Uma vida de sacrifícios. Terminou o 12.º, entrou para a faculdade no curso de Estudos Portugueses e para dar continuidade aos estudos, foi “babysitter”, tomando conta de uma criança em casa de família, um trabalho extra que conseguiu para poder fazer o curso de 04 anos, a título privado.
“Fui uma jovem muito ocupada em termos de trabalhos de casa, responsabilidades familiares, mas sempre gostei de estudar e ler. Sempre pensei que na educação é que estaria a solução para o meu futuro”, conta.
Quadro docente da Uni-CV, actualmente, Pró-Reitora para a Política Estudantil, Social e Extensão, e directora da Cátedra Eugénio Tavares de Língua Portuguesa, também professora de Literaturas de Língua Portuguesa (portuguesa, cabo-verdiana brasileira e africanas, na Uni-CV, Fátima Fernandes chega a Cabo Verde em 1995, fazer recolhas, no quadro do seu doutoramento, ano em que houve também a erupção vulcânica, e ficou apaixonada pela terra.
“Cheguei num dia em que chovia imenso. Na altura não havia voos directos, tínhamos de ir ao Sal, e depois vir para a cidade da Praia. Chovia muito. Foi uma coisa mágica, muito interessante”, recordou, referindo que antes de se instalar na capital, foi logo na manhã seguinte para o Fogo conhecer a ilha de onde são os seus pais.
“Ah, fiquei encantada com a ilha do Fogo. Naquele ano tinha chovido, e há um efeito muito positivo na gente quando nós vemos Cabo Verde realmente verde. Fui muito bem-recebida e acolhida pelos familiares dos meus pais. Digamos que foi o meu primeiro mês de férias em 20 anos”, recordou.

(Registos retirados de um conjunto de dados)
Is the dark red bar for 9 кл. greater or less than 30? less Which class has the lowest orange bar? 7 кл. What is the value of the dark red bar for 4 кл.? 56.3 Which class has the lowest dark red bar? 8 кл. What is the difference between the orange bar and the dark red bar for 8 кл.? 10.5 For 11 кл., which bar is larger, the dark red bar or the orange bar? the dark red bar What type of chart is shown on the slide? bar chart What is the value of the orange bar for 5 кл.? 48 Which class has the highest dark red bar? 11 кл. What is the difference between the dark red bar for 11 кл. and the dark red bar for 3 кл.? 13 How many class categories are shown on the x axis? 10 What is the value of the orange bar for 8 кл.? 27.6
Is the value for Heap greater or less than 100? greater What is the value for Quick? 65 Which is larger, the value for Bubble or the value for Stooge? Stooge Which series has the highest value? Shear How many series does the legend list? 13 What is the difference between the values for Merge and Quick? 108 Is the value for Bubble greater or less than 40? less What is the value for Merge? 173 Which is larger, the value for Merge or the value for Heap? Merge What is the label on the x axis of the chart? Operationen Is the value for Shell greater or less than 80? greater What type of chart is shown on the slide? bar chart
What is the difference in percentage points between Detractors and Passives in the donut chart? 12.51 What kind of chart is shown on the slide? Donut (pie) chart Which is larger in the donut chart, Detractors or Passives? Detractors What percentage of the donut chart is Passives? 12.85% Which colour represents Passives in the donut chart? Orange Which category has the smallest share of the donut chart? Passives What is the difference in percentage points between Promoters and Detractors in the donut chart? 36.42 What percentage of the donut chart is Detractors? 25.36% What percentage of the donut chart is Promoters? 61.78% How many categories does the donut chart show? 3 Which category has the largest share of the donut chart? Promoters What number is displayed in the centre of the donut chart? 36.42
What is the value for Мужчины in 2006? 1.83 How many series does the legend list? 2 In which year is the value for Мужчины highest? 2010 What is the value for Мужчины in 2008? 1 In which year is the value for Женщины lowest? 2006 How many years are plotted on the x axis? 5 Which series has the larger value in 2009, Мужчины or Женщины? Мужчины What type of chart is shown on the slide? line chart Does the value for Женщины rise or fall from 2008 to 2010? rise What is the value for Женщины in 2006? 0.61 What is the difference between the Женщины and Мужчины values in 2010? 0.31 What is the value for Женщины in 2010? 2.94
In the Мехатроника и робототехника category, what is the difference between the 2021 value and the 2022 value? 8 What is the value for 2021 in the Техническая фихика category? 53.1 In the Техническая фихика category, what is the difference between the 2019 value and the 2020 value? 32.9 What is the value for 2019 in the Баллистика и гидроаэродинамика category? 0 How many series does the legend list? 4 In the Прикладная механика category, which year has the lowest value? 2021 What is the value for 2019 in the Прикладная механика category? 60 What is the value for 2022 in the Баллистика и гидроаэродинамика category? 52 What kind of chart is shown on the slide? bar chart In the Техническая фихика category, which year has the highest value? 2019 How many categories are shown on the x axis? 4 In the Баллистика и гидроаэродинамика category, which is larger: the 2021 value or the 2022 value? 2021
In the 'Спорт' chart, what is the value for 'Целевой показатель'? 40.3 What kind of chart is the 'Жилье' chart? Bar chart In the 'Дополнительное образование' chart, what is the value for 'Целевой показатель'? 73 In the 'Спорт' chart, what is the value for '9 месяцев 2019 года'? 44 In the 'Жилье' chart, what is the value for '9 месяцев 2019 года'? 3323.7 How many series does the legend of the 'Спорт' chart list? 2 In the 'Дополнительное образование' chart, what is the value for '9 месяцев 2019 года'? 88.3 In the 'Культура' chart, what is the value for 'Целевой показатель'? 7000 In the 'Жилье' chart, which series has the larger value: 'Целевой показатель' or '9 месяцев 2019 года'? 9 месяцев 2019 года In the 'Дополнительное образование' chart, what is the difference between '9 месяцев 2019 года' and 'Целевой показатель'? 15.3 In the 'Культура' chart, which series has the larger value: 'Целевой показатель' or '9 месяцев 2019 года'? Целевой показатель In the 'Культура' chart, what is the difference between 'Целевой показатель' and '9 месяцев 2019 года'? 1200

### [Tarefa a realizar]
Escreva a continuação do texto sobre o percurso de Fátima Fernandes, começando logo após a última frase apresentada. Os registos provêm de uma fonte diferente da do texto.

### [Resposta escrita]
Quando voltou à Praia no final do mês de Agosto, decidiu ficar e começou a procurar trabalho.
Assim, como já tinha o mestrado, e na altura não havia muita gente com uma formação superior avançada, lembra-se de ter ido falar com a Ondina Ferreira, na altura ministra, que a encaminhou, tendo encontrado a “figura extraordinária” do professor Arnaldo França, que a recebeu “muito bem”.
A partir daí, aos 25 anos, veio trabalhar no Instituto Superior de Educação, agora Universidade de Cabo Verde (Uni-CV) onde começou a sua carreira por Cabo Verde, dando aulas aos bacharéis do curso de Estudos Cabo-verdianos e Portugueses, pessoas de 40, 40 e tal, 30 e muitos.
“Essa experiência foi interessante porque todos os meus primeiros alunos eram pessoas mais velhas do que eu. Lembro-me que tínhamos discussões muito interessantes em que eles achavam que eu era muito nova para lhes dar aulas”, disse.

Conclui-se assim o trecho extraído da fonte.